OpenClaw Voice Assistant: Build Your Own Jarvis

title: "OpenClaw Voice Assistant: Build Your Own Jarvis" date: "2026-02-20" description: "Build a voice-controlled AI assistant with OpenClaw. This tutorial covers speech recognition, natural language processing, voice synthesis, and creating custom voice commands." category: "Tutorial" author: "OpenClaw Team" tags: ["voice", "assistant", "speech", "tutorial"] readTime: "15 min"

Imagine walking into your home office and saying "Hey Claw, summarize my emails and brief me on today's agenda" — and having an AI assistant that actually responds intelligently. That's exactly what you'll build in this tutorial. Using OpenClaw as the AI brain and open-source speech tools, you can have your own Jarvis running on your local machine in under an hour.

What You'll Build

By the end of this tutorial, you'll have a fully functional voice assistant that:

Listens for a custom wake word without consuming cloud resources
Transcribes your speech with OpenAI Whisper running locally
Processes natural language through OpenClaw to generate smart responses
Reads responses aloud using text-to-speech synthesis
Handles ambient noise and partial utterances gracefully
Executes custom voice command workflows like sending emails or searching the web

Prerequisites

Before you begin, make sure you have:

OpenClaw installed (installation guide)
Python 3.10+ with pip
A working microphone connected to your machine
At least 4 GB of RAM (8 GB recommended for Whisper medium model)
An OpenClaw API key configured
Basic familiarity with Python and the command line

Install the required Python packages up front:

pip install openai-whisper pyaudio pyttsx3 pvporcupine sounddevice numpy scipy openclaw-sdk

On macOS you may also need:

brew install portaudio ffmpeg

Step 1: Set Up Speech-to-Text with Whisper

Whisper is OpenAI's open-source speech recognition model. Running it locally means your voice never leaves your machine — an important privacy consideration.

# whisper_transcriber.py
import whisper
import sounddevice as sd
import numpy as np
import tempfile
import scipy.io.wavfile as wav

class WhisperTranscriber:
    def __init__(self, model_size="base"):
        # Options: tiny, base, small, medium, large
        # 'base' is a good balance of speed and accuracy
        print(f"Loading Whisper {model_size} model...")
        self.model = whisper.load_model(model_size)
        self.sample_rate = 16000  # Whisper expects 16kHz audio

    def record_audio(self, duration=5, silence_threshold=0.01):
        """Record audio and stop early if silence is detected."""
        print("Listening...")
        audio = sd.rec(
            int(duration * self.sample_rate),
            samplerate=self.sample_rate,
            channels=1,
            dtype="float32"
        )
        sd.wait()
        return audio.flatten()

    def transcribe(self, audio_array):
        """Transcribe a numpy audio array to text."""
        result = self.model.transcribe(
            audio_array,
            language="en",
            fp16=False  # Set True if you have a CUDA GPU
        )
        return result["text"].strip()

The base model requires around 150 MB of disk space and runs comfortably on a CPU. If you have a dedicated GPU, switch to medium for significantly better accuracy on accented speech or technical terms.

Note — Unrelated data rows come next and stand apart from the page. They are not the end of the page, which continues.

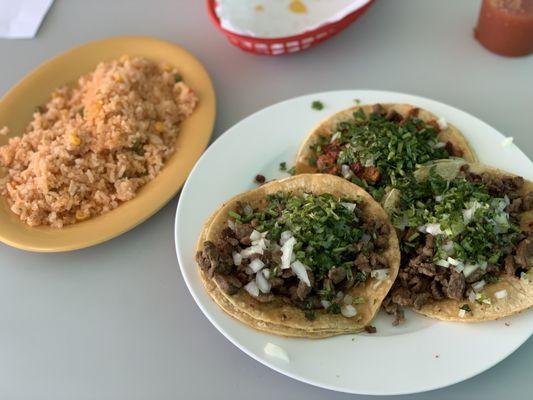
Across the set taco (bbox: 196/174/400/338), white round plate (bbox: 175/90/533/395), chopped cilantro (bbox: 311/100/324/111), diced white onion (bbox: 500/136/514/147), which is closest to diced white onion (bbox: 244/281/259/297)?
taco (bbox: 196/174/400/338)

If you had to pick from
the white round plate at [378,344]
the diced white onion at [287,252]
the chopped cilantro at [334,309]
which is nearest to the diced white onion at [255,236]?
the diced white onion at [287,252]

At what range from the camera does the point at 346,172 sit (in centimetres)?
221

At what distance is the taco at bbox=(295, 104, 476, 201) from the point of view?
216cm

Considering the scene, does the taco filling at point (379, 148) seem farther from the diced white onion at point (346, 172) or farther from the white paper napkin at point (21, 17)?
the white paper napkin at point (21, 17)

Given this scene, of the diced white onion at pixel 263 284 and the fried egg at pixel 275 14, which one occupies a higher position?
the fried egg at pixel 275 14

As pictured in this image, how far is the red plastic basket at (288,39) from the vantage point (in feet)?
8.85

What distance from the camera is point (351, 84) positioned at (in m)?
2.85

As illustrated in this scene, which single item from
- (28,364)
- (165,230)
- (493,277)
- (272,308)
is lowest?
(28,364)

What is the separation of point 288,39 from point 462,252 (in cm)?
138

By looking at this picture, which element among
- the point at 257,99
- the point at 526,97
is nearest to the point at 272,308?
the point at 257,99

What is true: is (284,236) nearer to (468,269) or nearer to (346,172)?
(346,172)

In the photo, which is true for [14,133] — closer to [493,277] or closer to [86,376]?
[86,376]

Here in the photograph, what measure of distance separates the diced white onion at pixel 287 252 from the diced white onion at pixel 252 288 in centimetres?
12

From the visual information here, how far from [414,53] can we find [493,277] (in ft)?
4.79
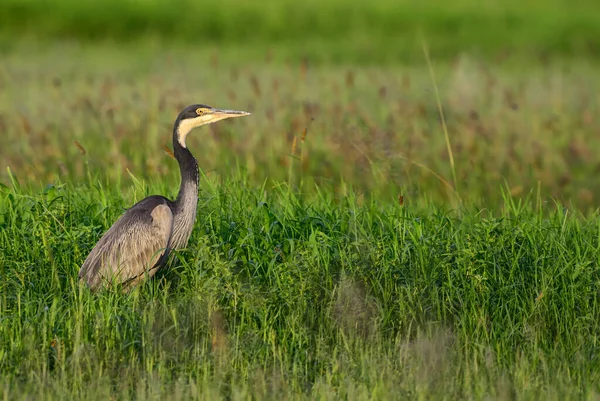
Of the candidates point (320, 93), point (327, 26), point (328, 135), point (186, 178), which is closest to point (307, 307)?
point (186, 178)

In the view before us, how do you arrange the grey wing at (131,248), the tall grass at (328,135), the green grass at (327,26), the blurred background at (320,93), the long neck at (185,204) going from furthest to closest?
1. the green grass at (327,26)
2. the blurred background at (320,93)
3. the tall grass at (328,135)
4. the long neck at (185,204)
5. the grey wing at (131,248)

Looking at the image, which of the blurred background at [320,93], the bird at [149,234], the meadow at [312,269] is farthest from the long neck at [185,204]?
the blurred background at [320,93]

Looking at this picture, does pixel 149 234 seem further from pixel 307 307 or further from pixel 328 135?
pixel 328 135

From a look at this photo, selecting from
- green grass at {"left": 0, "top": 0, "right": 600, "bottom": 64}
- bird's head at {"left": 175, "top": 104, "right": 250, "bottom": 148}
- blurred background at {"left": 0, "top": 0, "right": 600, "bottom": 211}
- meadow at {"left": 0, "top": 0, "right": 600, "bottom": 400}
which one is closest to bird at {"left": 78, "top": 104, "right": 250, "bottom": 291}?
bird's head at {"left": 175, "top": 104, "right": 250, "bottom": 148}

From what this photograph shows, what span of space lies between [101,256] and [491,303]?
2.42 m

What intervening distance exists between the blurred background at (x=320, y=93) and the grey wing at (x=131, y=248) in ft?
2.96

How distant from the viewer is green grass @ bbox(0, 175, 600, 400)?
532 centimetres

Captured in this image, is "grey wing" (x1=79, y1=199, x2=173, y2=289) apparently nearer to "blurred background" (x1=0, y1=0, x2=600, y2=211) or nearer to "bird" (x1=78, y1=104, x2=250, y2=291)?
"bird" (x1=78, y1=104, x2=250, y2=291)

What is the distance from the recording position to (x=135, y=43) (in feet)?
72.5

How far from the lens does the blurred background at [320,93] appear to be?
33.8 feet

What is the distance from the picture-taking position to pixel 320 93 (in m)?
14.6

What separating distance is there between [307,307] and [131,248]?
1.17 metres

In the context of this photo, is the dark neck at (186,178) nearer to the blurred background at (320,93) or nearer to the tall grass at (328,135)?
the blurred background at (320,93)

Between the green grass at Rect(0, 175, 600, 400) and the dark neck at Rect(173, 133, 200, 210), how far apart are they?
0.31 metres
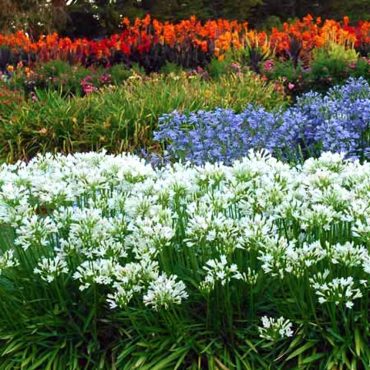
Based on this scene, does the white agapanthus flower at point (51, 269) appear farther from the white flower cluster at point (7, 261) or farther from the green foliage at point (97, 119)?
the green foliage at point (97, 119)

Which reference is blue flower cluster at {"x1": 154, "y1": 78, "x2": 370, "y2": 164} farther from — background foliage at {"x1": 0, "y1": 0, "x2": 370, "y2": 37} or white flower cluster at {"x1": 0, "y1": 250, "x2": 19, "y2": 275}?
background foliage at {"x1": 0, "y1": 0, "x2": 370, "y2": 37}

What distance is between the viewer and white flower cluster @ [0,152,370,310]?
9.04 ft

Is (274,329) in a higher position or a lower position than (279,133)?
higher

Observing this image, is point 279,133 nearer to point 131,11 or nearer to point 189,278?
point 189,278

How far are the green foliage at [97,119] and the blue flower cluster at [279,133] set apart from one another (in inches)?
50.6

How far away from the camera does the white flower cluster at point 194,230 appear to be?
2.76 metres

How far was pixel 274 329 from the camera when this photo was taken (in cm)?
273

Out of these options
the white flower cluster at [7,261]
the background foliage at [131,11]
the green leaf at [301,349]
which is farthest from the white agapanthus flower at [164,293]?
the background foliage at [131,11]

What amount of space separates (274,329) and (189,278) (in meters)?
0.41

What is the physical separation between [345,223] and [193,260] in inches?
25.5

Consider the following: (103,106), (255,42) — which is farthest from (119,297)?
(255,42)

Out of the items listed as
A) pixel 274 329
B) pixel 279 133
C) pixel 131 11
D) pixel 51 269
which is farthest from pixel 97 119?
pixel 131 11

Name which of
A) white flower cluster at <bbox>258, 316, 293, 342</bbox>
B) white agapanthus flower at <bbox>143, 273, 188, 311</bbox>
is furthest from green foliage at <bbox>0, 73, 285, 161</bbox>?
white flower cluster at <bbox>258, 316, 293, 342</bbox>

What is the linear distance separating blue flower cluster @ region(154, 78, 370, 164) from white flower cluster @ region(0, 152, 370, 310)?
169 cm
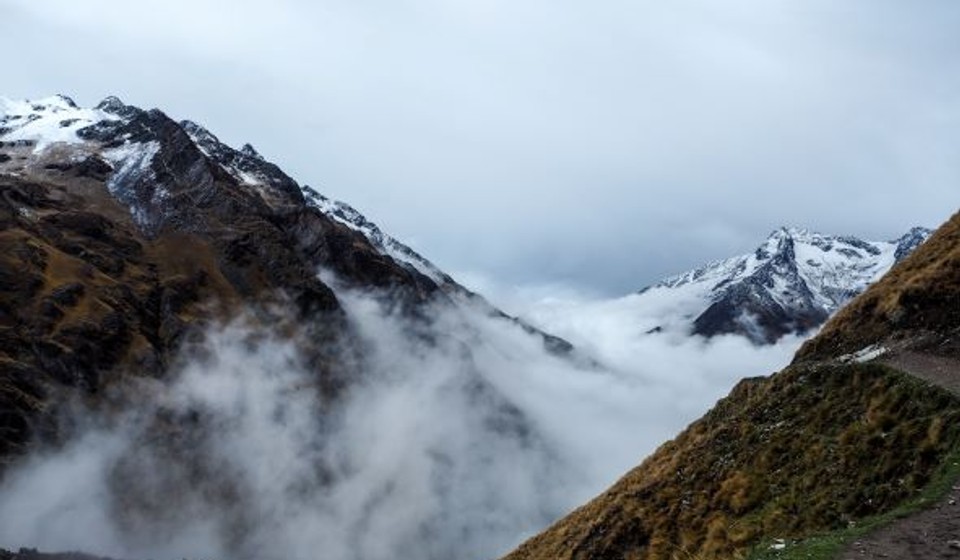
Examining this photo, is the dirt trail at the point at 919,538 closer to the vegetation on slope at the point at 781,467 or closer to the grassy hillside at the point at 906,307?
the vegetation on slope at the point at 781,467

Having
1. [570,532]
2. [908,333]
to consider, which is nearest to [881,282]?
[908,333]

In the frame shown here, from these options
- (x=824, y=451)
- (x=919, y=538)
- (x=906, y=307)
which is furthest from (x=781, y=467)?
(x=919, y=538)

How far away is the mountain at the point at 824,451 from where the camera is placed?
30.7 meters

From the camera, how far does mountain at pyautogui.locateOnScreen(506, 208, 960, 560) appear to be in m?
30.7

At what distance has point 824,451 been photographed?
3631cm

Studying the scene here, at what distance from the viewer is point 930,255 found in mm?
50438

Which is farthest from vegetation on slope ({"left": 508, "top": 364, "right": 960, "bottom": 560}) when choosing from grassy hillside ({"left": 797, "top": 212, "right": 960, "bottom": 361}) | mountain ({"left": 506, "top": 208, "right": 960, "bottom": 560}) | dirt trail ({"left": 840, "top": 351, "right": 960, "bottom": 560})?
grassy hillside ({"left": 797, "top": 212, "right": 960, "bottom": 361})

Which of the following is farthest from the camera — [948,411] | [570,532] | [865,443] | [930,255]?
[570,532]

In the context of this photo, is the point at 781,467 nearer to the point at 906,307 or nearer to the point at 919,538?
the point at 906,307

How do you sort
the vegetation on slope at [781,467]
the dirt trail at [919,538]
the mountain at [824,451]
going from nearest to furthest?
the dirt trail at [919,538]
the mountain at [824,451]
the vegetation on slope at [781,467]

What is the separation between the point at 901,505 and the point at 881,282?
86.9 ft

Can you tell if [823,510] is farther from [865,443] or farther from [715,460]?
[715,460]

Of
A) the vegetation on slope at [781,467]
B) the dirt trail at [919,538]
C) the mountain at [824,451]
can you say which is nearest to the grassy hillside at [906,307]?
the mountain at [824,451]

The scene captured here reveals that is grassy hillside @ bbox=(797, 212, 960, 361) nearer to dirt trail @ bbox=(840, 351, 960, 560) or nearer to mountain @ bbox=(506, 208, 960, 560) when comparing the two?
mountain @ bbox=(506, 208, 960, 560)
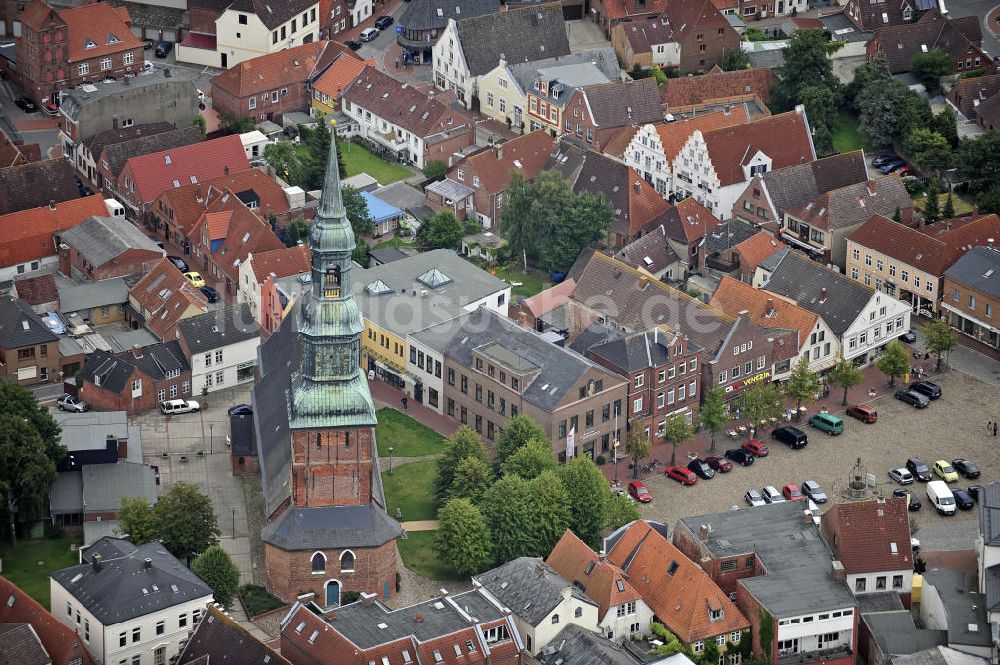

Step 2: Implement Wake Word Detection

Polling the microphone constantly and running Whisper on silence is wasteful. A lightweight wake word engine lets your assistant sleep until you need it.

# wake_word.py
import pvporcupine
import sounddevice as sd
import numpy as np

class WakeWordDetector:
    def __init__(self, access_key, keywords=None):
        # Porcupine offers free tier for personal use
        # Default keywords include "hey siri", "alexa", "jarvis", etc.
        self.porcupine = pvporcupine.create(
            access_key=access_key,
            keywords=keywords or ["jarvis"]
        )
        self.frame_length = self.porcupine.frame_length
        self.sample_rate = self.porcupine.sample_rate

    def listen_for_wake_word(self):
        """Block until the wake word is detected."""
        print("Waiting for wake word...")
        with sd.InputStream(
            samplerate=self.sample_rate,
            channels=1,
            dtype="int16",
            blocksize=self.frame_length
        ) as stream:
            while True:
                audio_frame, _ = stream.read(self.frame_length)
                result = self.porcupine.process(audio_frame.flatten())
                if result >= 0:
                    print("Wake word detected!")
                    return True

    def cleanup(self):
        self.porcupine.delete()

Porcupine offers a free tier that supports custom wake words. Sign up at their developer portal to get an access_key. Alternatively, you can use the open-source openwakeword library for a fully offline solution.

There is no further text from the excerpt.